> _Exercise instructions_
(1) List every item the setup section says is provided.
(2) Reproduce the setup section word for word, starting with "- Pre-processed en:de dev" and going on through "your google drive.".
(3) Which Python version does the setup section highly recommend?

## Setup

Provided:

- Pre-trained de-en models (100k, 500k, 1M) + SPM dict/model
- Pre-trained en-de models (100k, 500k, 1M) + SPM dict/model
- Pre-processed en:de train, dev, test data (100k, 500k, 1M)
- Raw+preprocessed mono en and mono de train data (50k)
- Raw+preprocessed parallel en:de FT train data (25k)
- Pre-processed en:de dev + test data (2k, 2k)
- Basic pre-processing script


You can train your own models and data, and are not obliged to use ours.


Make sure you use GPU env.
Go to `Runtime->Change runtime type` to change the runtime resources.

First mount your google drive.

Note to self: hyp (means hypothesis), i.e. the hypothetical translation; ref (means reference), i.e. the correct translation; src (means source), i.e. the original sentence.

In [60]:
# Define the necessary variables that can be subbed in any templates because %env magic, when using $, __will substitute a PYTHON variable__ instead of a bash environment variable
SRC="de"
TGT="en"
%env SRC=$SRC
%env TGT=$TGT

env: l1=de
env: l2=en
env: SRC=de
env: TGT=en


In [None]:
from google.colab import drive
import os, sys
drive.mount('/content/drive/')

Mounted at /content/drive/


Install `torch` and `fairseq`. You can store binaries in your google drive, so you don't need to install it every time, do this however you like

In [13]:
# NOTE: HIGHLY Recommended to use Python@3.9  
# %python3 -m venv .venv --system-site-packages
# !source .venv/bin/activate

# %env CWD=/content/drive/MyDrive/project-files
CWD="."

[Entries on spatial positioning]
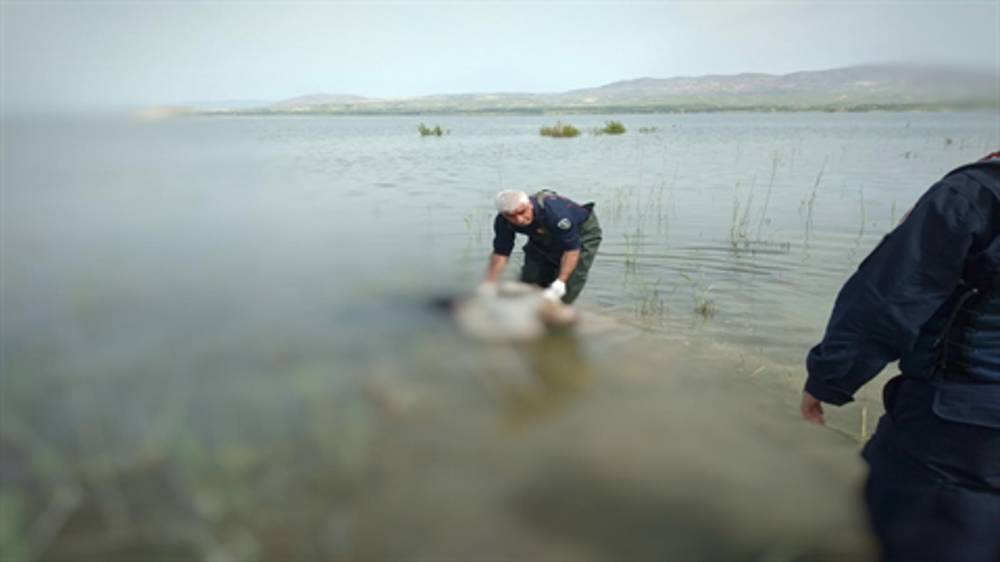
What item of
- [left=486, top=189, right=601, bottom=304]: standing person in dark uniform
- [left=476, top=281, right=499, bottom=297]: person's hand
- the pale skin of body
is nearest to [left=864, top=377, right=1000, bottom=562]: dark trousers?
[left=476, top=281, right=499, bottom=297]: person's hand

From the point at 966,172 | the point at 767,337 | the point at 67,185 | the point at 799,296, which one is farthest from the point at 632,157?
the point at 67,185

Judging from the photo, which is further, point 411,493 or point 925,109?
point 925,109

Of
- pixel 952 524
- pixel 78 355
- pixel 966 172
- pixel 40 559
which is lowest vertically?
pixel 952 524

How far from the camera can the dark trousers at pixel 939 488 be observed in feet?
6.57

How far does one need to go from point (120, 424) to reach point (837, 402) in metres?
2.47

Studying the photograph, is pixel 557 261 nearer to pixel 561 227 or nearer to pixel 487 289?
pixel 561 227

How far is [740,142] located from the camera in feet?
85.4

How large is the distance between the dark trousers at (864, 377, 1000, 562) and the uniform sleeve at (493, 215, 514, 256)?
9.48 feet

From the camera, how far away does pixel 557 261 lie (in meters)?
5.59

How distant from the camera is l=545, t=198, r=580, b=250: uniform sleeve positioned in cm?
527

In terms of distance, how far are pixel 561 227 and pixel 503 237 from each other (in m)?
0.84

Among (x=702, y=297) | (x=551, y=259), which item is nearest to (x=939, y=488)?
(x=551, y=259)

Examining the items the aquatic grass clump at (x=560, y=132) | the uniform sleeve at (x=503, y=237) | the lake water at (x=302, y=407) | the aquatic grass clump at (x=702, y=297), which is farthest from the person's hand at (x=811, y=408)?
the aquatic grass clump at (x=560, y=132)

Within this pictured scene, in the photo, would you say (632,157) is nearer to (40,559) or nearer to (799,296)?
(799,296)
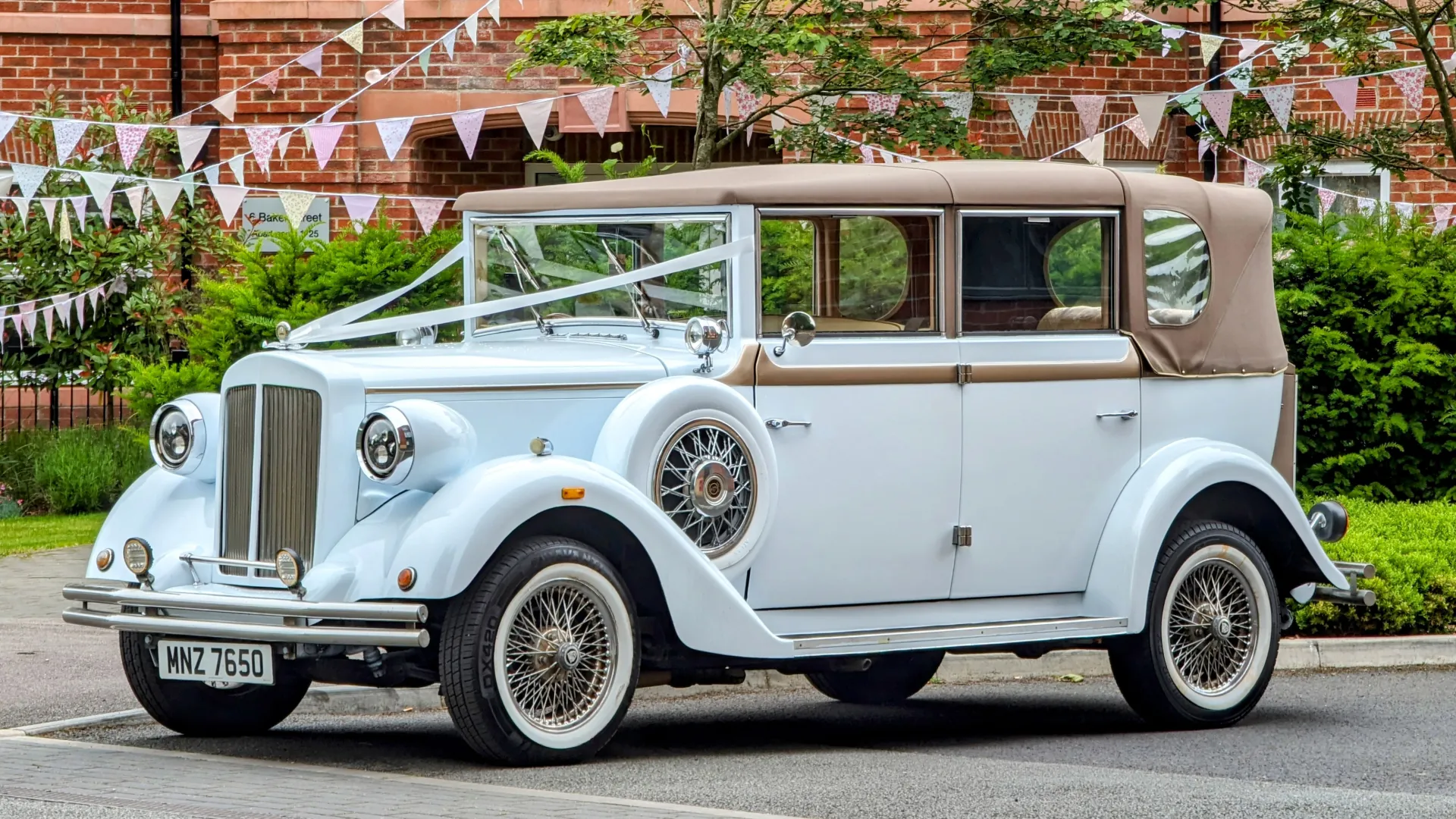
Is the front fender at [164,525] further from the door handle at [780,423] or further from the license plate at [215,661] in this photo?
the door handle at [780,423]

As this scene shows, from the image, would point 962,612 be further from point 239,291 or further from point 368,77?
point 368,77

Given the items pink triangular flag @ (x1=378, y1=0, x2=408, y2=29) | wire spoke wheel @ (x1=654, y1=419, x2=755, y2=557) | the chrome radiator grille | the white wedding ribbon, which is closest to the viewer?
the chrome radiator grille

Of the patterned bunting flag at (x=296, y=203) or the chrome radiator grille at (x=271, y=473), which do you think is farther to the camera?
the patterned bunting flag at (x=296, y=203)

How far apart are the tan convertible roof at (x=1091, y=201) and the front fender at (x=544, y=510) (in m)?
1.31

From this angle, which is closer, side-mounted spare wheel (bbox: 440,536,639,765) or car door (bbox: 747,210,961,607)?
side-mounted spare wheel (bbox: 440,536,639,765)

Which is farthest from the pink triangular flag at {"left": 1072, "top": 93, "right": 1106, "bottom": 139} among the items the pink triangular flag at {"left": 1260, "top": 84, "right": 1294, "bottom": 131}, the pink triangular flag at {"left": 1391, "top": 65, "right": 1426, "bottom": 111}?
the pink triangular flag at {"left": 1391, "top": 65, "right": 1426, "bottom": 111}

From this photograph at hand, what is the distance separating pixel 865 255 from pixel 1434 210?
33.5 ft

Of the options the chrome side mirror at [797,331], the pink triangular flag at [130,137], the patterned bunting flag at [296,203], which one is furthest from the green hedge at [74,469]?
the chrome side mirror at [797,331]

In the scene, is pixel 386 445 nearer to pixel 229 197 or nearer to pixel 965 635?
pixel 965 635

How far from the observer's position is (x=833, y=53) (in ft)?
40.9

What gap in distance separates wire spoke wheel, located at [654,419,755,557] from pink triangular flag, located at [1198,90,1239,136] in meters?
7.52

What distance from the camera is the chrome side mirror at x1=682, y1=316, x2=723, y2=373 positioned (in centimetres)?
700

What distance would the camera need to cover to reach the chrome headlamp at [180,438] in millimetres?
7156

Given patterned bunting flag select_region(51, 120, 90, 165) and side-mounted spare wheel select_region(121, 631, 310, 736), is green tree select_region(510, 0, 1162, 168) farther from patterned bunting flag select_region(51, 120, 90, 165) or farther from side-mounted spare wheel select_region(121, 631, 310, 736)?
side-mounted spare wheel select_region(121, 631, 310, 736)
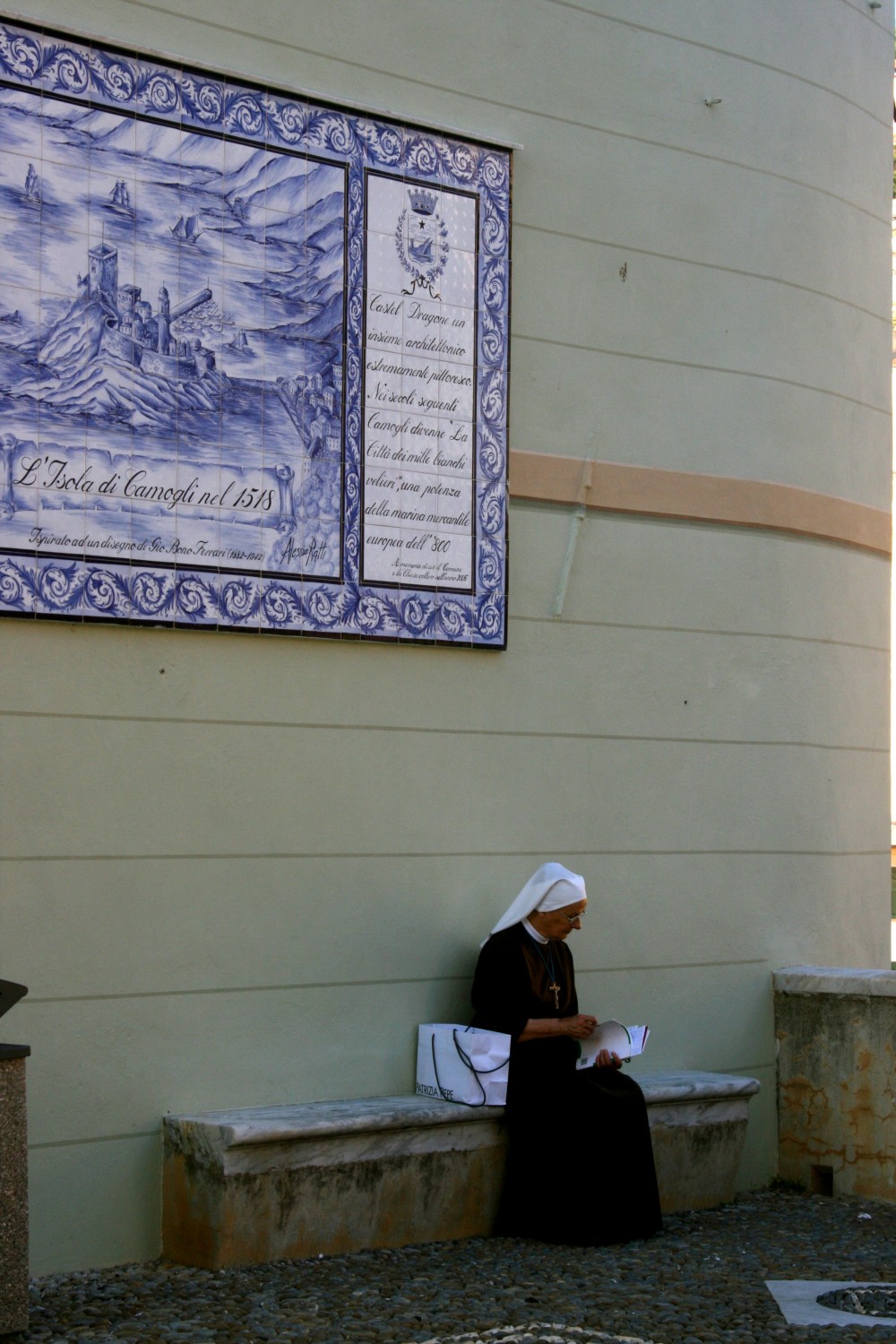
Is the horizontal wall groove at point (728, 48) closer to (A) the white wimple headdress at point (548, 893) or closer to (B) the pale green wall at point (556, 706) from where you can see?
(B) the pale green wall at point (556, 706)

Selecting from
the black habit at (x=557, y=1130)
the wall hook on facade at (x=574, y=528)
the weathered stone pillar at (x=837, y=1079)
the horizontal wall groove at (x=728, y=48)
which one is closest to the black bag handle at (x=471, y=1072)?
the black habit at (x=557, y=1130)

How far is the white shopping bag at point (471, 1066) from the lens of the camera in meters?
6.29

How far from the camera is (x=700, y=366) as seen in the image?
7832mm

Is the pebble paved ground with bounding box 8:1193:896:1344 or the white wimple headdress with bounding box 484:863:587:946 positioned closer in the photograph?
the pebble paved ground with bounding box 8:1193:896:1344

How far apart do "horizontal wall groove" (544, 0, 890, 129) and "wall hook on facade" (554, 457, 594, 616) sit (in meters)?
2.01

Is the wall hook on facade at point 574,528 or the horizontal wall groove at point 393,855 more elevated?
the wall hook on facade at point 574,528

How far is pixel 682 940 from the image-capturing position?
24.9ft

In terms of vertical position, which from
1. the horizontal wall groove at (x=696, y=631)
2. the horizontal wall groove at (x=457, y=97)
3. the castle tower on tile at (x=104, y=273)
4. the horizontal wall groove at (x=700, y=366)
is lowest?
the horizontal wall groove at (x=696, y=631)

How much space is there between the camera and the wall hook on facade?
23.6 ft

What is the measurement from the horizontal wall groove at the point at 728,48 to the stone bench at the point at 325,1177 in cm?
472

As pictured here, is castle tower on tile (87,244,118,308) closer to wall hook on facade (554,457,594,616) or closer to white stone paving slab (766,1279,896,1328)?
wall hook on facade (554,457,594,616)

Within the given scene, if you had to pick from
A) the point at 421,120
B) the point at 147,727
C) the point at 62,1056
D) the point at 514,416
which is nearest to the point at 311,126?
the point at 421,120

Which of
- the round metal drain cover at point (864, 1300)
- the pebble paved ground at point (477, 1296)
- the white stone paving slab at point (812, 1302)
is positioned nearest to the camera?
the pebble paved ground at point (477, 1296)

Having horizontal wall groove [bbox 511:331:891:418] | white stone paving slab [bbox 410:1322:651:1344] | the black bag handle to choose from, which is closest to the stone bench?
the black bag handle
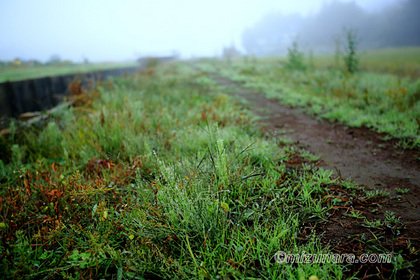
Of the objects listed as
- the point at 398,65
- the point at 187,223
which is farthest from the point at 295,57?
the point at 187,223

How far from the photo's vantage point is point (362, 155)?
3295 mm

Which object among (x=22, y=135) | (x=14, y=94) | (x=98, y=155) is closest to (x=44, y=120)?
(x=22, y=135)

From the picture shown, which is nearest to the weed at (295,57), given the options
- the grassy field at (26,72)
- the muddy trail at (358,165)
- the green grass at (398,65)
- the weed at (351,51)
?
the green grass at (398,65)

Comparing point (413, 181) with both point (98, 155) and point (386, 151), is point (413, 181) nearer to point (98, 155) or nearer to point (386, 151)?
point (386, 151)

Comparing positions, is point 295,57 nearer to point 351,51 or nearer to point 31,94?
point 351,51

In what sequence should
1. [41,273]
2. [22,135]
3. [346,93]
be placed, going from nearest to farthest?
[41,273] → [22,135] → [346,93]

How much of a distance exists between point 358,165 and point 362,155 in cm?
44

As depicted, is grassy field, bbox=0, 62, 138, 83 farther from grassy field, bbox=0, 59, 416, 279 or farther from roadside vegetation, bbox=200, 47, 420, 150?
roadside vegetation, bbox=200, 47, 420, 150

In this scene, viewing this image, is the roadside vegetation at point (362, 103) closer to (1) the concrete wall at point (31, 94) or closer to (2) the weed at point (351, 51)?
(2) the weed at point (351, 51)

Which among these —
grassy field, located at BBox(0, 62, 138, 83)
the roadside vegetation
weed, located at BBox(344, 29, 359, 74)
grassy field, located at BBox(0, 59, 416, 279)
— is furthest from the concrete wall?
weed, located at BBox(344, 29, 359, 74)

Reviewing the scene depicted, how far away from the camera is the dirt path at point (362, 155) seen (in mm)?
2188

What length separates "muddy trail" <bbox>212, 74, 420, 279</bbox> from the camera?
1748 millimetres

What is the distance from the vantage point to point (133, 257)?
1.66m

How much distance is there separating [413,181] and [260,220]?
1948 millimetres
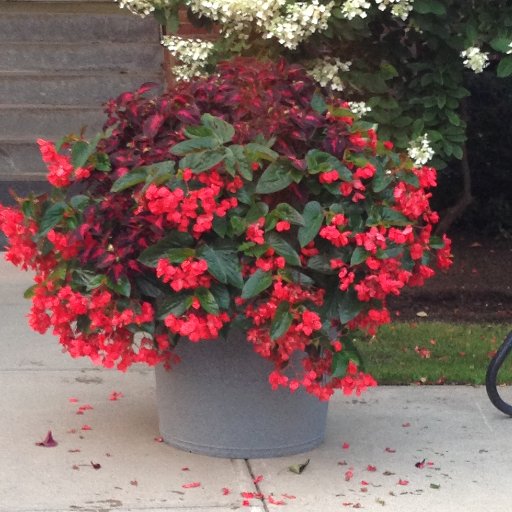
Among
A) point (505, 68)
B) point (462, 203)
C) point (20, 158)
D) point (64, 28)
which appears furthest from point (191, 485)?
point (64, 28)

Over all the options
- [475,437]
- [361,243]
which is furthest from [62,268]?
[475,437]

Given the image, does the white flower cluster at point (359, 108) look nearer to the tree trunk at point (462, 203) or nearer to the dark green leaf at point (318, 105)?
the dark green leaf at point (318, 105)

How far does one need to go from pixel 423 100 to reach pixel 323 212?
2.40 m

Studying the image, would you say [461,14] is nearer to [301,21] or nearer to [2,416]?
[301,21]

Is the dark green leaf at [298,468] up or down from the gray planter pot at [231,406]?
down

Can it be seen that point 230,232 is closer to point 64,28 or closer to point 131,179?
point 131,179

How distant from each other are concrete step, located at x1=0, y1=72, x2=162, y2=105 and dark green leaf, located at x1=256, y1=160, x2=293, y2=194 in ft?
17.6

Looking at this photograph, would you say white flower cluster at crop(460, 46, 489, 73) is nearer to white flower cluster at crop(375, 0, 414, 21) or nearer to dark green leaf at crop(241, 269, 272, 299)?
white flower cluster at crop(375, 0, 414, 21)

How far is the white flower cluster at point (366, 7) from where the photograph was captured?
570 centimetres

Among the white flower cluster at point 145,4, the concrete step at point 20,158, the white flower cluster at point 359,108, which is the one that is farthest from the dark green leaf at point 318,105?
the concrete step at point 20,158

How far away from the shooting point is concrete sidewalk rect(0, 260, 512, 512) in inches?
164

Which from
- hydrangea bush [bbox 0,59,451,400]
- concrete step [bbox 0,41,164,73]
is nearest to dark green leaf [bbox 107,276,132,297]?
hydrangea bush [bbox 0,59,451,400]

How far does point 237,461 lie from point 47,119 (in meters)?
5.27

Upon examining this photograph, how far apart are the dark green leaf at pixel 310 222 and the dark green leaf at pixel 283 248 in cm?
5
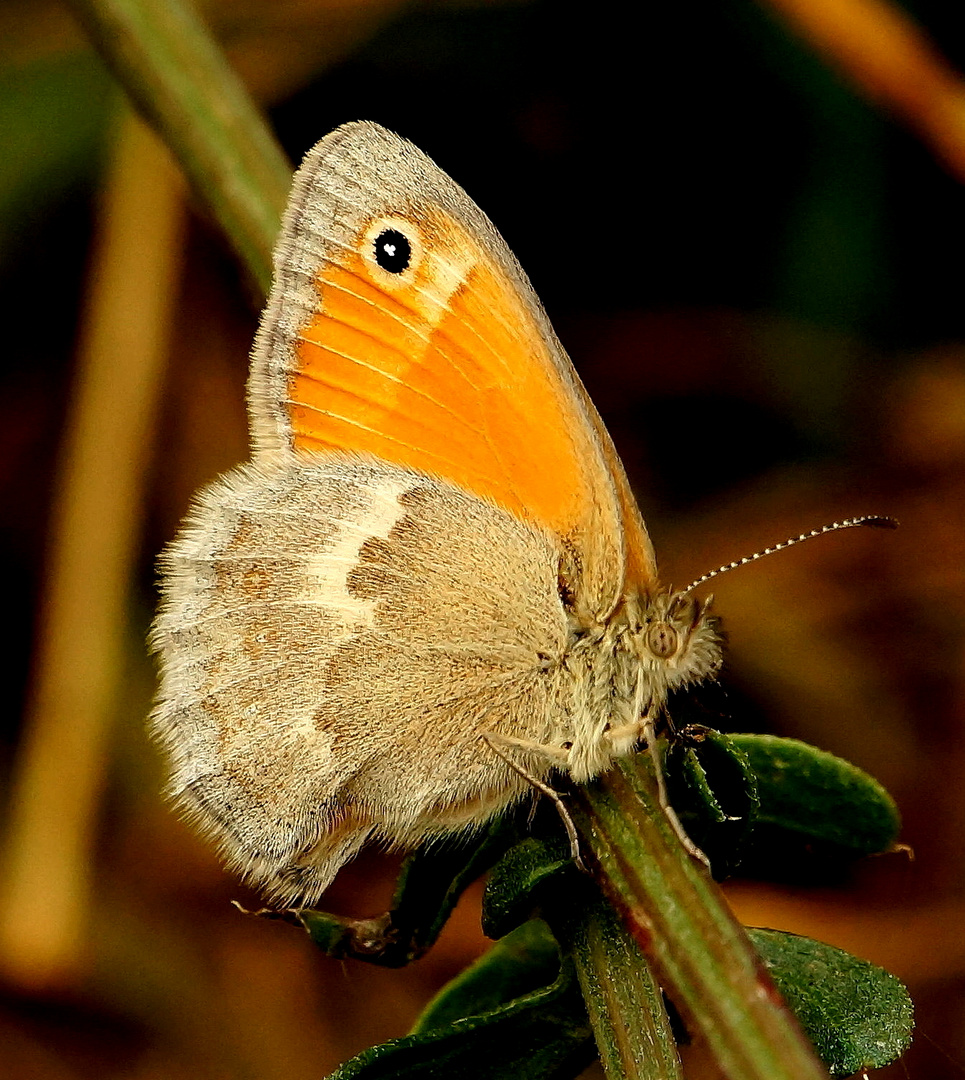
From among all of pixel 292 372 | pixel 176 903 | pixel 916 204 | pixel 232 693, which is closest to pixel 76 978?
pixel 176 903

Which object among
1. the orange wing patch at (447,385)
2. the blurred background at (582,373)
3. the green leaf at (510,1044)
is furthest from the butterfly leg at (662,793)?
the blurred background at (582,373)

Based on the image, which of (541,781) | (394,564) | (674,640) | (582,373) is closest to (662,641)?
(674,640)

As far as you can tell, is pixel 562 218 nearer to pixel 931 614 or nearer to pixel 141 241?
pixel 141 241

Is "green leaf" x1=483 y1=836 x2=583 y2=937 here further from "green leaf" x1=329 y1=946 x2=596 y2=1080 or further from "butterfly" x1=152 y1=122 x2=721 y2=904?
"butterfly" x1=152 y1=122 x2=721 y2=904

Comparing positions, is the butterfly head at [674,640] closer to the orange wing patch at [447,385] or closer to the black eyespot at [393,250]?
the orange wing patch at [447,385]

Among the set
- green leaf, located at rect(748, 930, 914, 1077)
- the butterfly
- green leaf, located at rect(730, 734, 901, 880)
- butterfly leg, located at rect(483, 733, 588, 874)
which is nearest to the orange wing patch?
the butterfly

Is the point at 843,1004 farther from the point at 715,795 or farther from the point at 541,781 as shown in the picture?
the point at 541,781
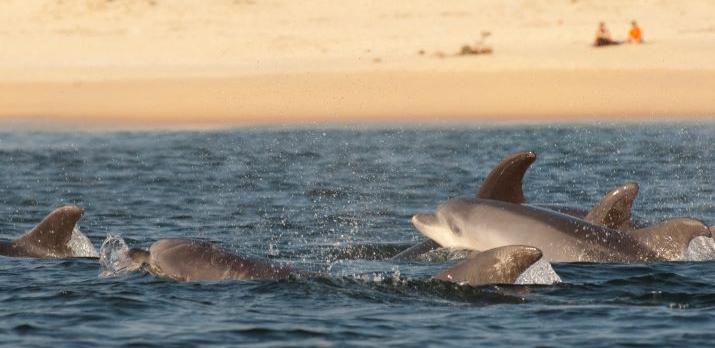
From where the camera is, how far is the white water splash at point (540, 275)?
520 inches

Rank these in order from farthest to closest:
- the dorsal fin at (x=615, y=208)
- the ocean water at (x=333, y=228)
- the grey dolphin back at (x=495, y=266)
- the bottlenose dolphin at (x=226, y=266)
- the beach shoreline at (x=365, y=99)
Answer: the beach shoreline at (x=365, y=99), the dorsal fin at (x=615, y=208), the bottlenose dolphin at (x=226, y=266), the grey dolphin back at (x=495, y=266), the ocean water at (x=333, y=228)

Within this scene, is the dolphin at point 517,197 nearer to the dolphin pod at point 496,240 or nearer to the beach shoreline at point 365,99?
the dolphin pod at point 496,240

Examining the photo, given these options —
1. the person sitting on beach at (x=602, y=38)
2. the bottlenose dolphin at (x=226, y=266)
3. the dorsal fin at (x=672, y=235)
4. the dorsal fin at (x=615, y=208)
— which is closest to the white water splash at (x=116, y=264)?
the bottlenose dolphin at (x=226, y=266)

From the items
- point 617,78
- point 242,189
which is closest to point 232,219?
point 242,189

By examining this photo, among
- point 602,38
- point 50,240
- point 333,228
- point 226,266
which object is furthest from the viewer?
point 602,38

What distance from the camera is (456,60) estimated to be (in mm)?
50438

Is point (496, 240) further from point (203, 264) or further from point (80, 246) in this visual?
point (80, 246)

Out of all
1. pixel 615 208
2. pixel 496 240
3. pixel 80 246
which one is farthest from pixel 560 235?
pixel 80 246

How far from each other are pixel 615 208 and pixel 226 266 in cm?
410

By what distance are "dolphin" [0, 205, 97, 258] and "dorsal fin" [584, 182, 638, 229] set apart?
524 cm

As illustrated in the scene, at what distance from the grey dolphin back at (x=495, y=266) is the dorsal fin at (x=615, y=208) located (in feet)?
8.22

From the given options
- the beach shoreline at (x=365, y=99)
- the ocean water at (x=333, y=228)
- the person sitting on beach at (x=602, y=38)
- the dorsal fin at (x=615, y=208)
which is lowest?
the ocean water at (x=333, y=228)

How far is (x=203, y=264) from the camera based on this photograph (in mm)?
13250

> _Solved tasks_
(1)
- Pre-trained de-en models (100k, 500k, 1M) + SPM dict/model
- Pre-trained en-de models (100k, 500k, 1M) + SPM dict/model
- Pre-processed en:de train, dev, test data (100k, 500k, 1M)
- Raw+preprocessed mono en and mono de train data (50k)
- Raw+preprocessed parallel en:de FT train data (25k)
- Pre-processed en:de dev + test data (2k, 2k)
- Basic pre-processing script

(2)
- Pre-processed en:de dev + test data (2k, 2k)
- Basic pre-processing script


You can train your own models and data, and are not obliged to use ours.


Make sure you use GPU env.
Go to `Runtime->Change runtime type` to change the runtime resources.

First mount your google drive.

(3) Python@3.9